A, kinetic scheme. PS was allowed to bind singly and doubly liganded open and closed states. Following PS binding, entry into the D2 desensitized state (D2P) was speeded by 6-fold (*). The PS association rate constant was 1 μm⁻¹ s⁻¹, and the PS dissociation rate was 5 s⁻¹. Faster rate constants produced fast kinetics and current relaxations that were not experimentally observed. The PS association rate constant is much slower than diffusion-limited rates, but is similar to the rate constant predicted from single-channel measurements (Akk et al. 2001). Other kinetic parameters were the same as previously reported (Mozrzymas et al. 1999; Shen et al. 2000). B, simulation of response to pulse application of 20 μm GABA in the absence and presence of PS for 10 s, beginning 6 s following the onset of the simulation. The thick line is the response to GABA alone. The thin line is the response to GABA plus 5 μm PS. C, magnified view of the deactivation phase of the responses shown in B. The PS deactivation trace has been scaled to the amplitude of the control deactivation trace. Note the slower deactivation of the current in the presence of PS. D, response to increasing PS concentrations applied during the steady-state phase of the response to 20 μm GABA. Responses to 5, 10, and 1000 μm PS (bottom, middle and top traces, respectively) are shown. The period of PS application is denoted by the horizontal bar. Note that the inhibition saturates at less than 100 % block. Peak GABA responses have been truncated to highlight effects on steady-state responses. E, degree of inhibition by 5 μm PS in response to 1 mm full agonist application (GABA) or 1 mm partial agonist (P4S). Partial agonist currents were simulated by slowing channel opening rates by 5—fold.

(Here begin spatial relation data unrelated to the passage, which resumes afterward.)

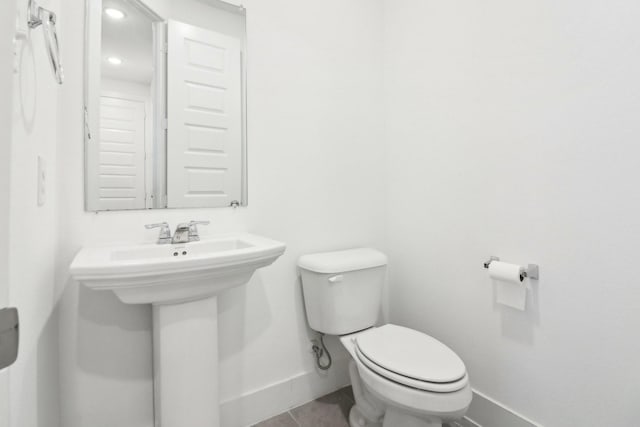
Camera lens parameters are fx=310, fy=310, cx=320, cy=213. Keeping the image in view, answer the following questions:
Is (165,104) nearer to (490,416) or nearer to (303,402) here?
(303,402)

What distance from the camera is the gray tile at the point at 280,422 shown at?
143 cm

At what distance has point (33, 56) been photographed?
735 mm

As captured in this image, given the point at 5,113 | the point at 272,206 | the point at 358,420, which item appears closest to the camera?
the point at 5,113

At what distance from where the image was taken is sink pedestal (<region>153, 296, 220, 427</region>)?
1.06 meters

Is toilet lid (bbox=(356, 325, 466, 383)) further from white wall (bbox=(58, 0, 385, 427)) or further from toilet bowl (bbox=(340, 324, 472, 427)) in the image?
white wall (bbox=(58, 0, 385, 427))

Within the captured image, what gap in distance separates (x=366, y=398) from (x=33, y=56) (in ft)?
5.40

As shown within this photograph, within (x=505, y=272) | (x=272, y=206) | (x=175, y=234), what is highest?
(x=272, y=206)

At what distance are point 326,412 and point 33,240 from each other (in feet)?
4.57

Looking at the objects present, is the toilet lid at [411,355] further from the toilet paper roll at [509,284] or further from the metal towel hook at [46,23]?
the metal towel hook at [46,23]

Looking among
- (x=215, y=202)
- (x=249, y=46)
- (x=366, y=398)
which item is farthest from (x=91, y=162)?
(x=366, y=398)

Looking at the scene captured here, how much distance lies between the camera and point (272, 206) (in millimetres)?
1503

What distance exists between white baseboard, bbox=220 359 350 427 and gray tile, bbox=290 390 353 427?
34mm

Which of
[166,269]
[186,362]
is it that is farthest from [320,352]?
[166,269]

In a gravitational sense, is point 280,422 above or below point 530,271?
below
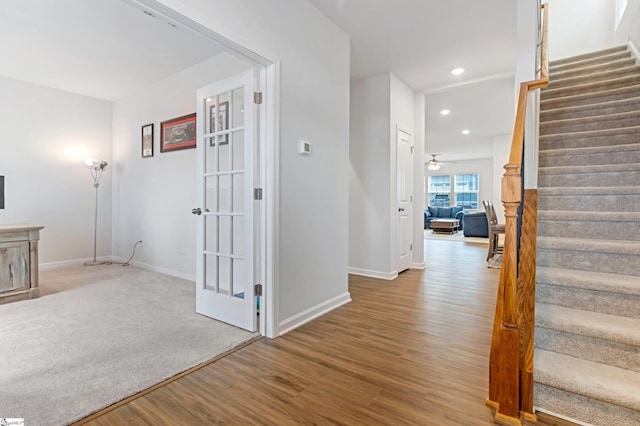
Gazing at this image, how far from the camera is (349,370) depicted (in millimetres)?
1863

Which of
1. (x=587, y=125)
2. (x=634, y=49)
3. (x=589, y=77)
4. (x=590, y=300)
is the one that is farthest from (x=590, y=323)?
(x=634, y=49)

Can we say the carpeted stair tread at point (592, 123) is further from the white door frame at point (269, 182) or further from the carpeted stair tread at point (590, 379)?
the white door frame at point (269, 182)

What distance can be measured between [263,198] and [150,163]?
3.11m

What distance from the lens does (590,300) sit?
187 centimetres

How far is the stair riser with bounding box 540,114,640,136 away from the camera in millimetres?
2986

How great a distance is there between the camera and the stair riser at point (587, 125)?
2.99 meters

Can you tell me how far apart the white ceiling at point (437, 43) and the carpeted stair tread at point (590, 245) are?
80.8 inches

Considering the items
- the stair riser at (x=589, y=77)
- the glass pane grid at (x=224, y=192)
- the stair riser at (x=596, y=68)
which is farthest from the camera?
the stair riser at (x=596, y=68)

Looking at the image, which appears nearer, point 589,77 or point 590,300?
point 590,300

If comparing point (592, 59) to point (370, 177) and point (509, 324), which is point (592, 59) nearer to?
point (370, 177)

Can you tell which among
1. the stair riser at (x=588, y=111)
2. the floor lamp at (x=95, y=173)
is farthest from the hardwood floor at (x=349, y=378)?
the floor lamp at (x=95, y=173)

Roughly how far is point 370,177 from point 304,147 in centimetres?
187

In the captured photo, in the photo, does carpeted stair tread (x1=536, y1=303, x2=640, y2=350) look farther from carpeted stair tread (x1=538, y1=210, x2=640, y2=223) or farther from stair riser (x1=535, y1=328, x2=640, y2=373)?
carpeted stair tread (x1=538, y1=210, x2=640, y2=223)

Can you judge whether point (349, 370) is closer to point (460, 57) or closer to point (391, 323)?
point (391, 323)
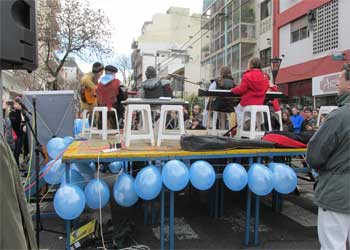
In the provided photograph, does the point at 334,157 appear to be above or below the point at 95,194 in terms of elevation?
above

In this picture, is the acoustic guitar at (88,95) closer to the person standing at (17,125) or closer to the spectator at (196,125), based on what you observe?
the spectator at (196,125)

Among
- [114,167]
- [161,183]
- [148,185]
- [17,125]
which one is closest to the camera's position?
[148,185]

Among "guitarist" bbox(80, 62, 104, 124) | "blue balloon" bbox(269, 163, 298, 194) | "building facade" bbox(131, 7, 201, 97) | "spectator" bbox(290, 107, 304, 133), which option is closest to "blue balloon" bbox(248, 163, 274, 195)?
"blue balloon" bbox(269, 163, 298, 194)

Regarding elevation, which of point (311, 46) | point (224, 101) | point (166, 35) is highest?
point (166, 35)

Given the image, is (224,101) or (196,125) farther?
(196,125)

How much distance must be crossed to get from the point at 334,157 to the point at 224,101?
12.6 ft

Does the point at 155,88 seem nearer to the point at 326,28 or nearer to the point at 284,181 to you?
the point at 284,181

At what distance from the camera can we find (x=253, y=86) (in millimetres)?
5730

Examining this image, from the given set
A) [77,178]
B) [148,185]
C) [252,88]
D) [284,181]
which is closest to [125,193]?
[148,185]

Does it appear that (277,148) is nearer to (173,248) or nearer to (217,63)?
(173,248)

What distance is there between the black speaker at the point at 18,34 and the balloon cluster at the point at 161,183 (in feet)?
6.92

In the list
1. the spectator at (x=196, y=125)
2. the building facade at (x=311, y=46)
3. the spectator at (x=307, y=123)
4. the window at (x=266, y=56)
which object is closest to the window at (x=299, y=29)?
the building facade at (x=311, y=46)

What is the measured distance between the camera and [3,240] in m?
1.33

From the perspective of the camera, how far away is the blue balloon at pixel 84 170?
466 cm
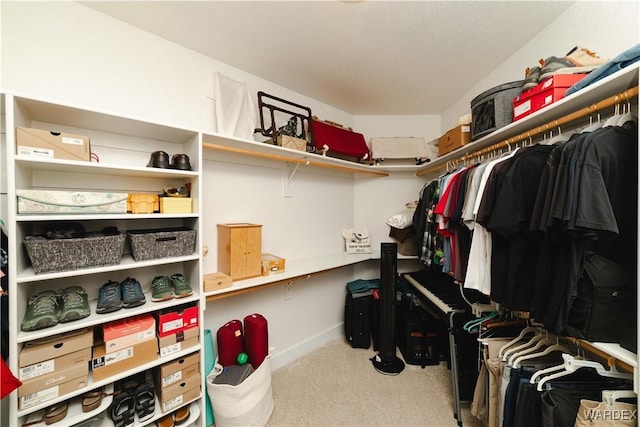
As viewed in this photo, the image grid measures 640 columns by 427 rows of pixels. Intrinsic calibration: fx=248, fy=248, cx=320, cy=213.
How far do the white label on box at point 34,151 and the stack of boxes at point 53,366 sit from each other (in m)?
0.80

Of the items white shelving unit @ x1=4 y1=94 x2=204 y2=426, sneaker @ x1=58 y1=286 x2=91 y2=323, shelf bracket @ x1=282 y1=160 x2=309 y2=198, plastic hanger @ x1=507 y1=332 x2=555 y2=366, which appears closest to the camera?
white shelving unit @ x1=4 y1=94 x2=204 y2=426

Resulting simulated steady-state currents were approximately 3-fold smaller in response to the partial agonist. Note the simulations predict more inhibition of P4S-gated current than GABA-gated current, contrary to experimental observations. F–J, PS inhibition simulated by PS binding and inhibition of the doubly liganded open state of the receptor. Rate constants of PS binding and dissociation were 1 μm⁻¹ s⁻¹ and 0.5 s⁻¹.